- **Stated problem a**:
Rewrite the hipCUB release notes below, starting with "Packages for tests" and going on through "exclusive_scan uses initial-value-type.", and switch every "CPack" to "CMake".

- **Text section**:
►
BlockRadixRankMatch is currently broken for the rocPRIM backend
BlockRadixRankMatch with a warp size that does not divide exactly by the block size is broken for the CUB backend

hipCUB-2.13.0 for ROCm 5.4.0

Additions

CMake functionality improves build parallelism for the test suite that splits compilation units by function or parameters
New overload for BlockAdjacentDifference::SubtractLeftPartialTile, which takes a predecessor item

Changes

Improved build parallelism of the test suite by splitting up large compilation units for DeviceRadixSort, DeviceSegmentedRadixSort, and DeviceSegmentedSort
The CUB backend references CUB and Thrust version 1.17.1

Known issues

BlockRadixRankMatch is currently broken for the rocPRIM backend
BlockRadixRankMatch with a warp size that does not divide exactly by the block size is broken for the CUB backend

hipCUB-2.12.0 for ROCm 5.3.0

Additions

UniqueByKey device algorithm
SubtractLeft, SubtractLeftPartialTile, SubtractRight, and SubtractRightPartialTile overload in BlockAdjacentDifference
- The old overloads (FlagHeads, FlagTails, FlagHeadsAndTails) are deprecated
DeviceAdjacentDifference algorithm
Extended benchmark suite of DeviceHistogram, DeviceScan, DevicePartition, DeviceReduce, DeviceSegmentedReduce, DeviceSegmentedRadixSort, DeviceRadixSort, DeviceSpmv, DeviceMergeSort, and DeviceSegmentedSort

Changes

Obsolete type traits defined in util_type.hpp; use the standard library equivalents instead
CUB backend references CUB and Thrust version 1.16.0
DeviceRadixSort num_items parameter type is now templated instead of being an int
- If an integral type with a maximum size of 4 bytes is passed (an int), the former logic applies; otherwise, the algorithm uses a larger indexing type that makes it possible to sort input data over $2^{32}$ elements

hipCUB-2.11.1 for ROCm 5.2.0

Additions

Packages for tests and benchmark executables on all supported operating systems using CPack

hipCUB-2.11.0 for ROCm 5.1.0

Additions

Device segmented sort
WarpMergeSort, WarpMask, and thread sort from CUB 1.15.0 are supported in hipCUB
Device three-way partition

Changes

device_scan and device_segmented_scan: inclusive_scan now uses the input-type as accumulator-type; exclusive_scan uses initial-value-type.
◄
- **Input records**:
►
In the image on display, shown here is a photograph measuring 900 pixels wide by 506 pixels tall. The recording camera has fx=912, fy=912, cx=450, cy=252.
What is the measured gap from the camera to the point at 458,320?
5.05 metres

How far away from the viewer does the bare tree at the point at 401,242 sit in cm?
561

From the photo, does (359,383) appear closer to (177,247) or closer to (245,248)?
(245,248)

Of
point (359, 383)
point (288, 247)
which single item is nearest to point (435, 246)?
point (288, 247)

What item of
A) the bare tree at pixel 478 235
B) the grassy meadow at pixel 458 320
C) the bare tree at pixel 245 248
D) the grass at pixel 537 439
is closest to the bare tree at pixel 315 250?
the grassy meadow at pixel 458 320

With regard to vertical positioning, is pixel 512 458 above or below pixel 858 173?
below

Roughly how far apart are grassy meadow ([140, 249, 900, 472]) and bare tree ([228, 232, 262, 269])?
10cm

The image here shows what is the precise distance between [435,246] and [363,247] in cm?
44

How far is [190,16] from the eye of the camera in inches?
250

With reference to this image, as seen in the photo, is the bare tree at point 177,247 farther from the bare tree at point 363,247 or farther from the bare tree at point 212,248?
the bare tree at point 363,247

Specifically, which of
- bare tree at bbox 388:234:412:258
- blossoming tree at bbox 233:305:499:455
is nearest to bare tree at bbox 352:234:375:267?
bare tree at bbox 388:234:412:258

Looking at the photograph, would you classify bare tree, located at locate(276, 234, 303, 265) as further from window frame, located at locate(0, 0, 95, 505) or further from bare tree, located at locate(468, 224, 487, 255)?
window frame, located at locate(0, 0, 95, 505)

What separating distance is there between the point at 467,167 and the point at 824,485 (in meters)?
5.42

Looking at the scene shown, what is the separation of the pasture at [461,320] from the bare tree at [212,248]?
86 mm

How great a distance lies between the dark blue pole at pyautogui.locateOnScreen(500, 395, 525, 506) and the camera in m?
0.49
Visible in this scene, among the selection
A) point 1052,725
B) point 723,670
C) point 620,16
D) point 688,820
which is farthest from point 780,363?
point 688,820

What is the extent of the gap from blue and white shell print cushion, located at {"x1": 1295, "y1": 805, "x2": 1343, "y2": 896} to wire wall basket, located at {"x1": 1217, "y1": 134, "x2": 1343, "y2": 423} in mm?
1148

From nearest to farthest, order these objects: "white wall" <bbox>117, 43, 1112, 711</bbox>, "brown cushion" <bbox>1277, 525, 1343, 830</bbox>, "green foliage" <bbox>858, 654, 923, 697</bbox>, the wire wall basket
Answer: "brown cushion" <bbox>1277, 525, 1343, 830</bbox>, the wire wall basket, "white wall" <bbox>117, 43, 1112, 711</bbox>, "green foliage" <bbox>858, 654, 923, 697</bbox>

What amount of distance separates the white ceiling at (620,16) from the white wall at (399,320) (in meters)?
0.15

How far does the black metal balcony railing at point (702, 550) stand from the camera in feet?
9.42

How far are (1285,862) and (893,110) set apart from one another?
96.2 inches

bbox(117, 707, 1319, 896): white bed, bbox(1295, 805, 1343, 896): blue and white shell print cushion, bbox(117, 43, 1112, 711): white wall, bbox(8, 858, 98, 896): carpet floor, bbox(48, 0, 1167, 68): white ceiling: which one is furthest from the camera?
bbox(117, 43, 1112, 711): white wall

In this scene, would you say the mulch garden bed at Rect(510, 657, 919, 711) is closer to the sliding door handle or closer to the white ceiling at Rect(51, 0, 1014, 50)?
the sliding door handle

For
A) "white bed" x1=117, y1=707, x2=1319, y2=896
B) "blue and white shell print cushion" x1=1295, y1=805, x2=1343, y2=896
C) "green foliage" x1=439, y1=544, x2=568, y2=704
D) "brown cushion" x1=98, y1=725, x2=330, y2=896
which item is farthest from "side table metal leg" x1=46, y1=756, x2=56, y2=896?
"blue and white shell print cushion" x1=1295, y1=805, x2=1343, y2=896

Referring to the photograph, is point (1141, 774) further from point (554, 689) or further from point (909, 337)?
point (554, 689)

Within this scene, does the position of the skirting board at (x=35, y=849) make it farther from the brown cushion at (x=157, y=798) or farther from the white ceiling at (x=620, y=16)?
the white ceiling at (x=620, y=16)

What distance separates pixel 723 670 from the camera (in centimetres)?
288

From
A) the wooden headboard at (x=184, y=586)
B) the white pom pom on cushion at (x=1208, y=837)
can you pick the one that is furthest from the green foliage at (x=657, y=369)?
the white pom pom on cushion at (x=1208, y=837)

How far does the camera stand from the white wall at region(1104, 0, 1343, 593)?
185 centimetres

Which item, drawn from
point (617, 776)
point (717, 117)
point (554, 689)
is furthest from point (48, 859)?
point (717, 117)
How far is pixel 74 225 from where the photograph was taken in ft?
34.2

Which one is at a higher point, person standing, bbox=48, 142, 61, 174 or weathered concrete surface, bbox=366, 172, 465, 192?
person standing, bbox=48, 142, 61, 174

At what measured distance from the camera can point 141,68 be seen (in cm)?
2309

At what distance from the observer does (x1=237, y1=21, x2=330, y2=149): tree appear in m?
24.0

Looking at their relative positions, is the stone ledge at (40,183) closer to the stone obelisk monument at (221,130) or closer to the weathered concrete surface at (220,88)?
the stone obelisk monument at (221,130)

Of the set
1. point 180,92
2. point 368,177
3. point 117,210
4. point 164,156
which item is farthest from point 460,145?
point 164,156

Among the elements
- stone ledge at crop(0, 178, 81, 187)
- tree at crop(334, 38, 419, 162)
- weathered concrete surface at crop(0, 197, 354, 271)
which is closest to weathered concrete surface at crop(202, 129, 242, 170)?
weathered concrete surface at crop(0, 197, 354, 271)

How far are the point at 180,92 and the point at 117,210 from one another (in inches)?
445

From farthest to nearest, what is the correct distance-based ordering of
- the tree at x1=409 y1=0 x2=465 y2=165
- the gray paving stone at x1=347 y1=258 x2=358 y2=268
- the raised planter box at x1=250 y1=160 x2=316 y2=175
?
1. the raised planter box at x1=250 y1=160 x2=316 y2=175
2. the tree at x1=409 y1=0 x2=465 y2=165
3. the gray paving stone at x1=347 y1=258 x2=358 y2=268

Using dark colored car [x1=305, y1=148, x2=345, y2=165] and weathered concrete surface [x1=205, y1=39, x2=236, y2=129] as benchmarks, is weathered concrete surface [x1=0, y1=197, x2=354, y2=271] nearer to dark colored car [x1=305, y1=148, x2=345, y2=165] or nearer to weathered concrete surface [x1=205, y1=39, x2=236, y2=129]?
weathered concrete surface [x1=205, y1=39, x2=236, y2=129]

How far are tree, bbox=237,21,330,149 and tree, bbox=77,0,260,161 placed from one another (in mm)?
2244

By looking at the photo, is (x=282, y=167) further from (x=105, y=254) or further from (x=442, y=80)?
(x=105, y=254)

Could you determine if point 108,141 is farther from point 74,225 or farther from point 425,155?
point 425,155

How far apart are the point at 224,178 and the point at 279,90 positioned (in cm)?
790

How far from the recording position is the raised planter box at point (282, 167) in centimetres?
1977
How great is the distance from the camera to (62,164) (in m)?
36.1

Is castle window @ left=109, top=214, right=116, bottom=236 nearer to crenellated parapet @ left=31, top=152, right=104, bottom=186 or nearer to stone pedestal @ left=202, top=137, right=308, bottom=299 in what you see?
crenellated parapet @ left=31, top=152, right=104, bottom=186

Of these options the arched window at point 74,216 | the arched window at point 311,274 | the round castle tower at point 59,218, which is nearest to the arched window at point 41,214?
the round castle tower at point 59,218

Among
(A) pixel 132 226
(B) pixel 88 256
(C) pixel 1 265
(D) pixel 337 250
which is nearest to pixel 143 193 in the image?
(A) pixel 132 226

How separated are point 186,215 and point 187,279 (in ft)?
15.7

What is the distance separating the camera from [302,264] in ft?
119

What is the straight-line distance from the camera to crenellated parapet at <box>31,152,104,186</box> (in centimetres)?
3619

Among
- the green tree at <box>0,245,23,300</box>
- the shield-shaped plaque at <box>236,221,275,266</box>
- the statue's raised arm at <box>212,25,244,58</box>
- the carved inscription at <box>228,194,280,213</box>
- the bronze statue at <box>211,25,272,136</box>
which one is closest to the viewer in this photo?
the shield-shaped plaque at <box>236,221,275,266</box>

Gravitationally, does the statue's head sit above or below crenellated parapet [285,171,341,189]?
◄
- **Stated problem b**:
Filter the records above and copy each line that contains the string "monument". Matching is case-sensitive.

- **Exercise result a**:
Packages for tests and benchmark executables on all supported operating systems using CMake

hipCUB-2.11.0 for ROCm 5.1.0

Additions

Device segmented sort
WarpMergeSort, WarpMask, and thread sort from CUB 1.15.0 are supported in hipCUB
Device three-way partition

Changes

device_scan and device_segmented_scan: inclusive_scan now uses the input-type as accumulator-type; exclusive_scan uses initial-value-type.

- **Exercise result b**:
Looking at their relative positions, is the stone ledge at (40,183) closer to the stone obelisk monument at (221,130) or closer to the weathered concrete surface at (220,88)?
the stone obelisk monument at (221,130)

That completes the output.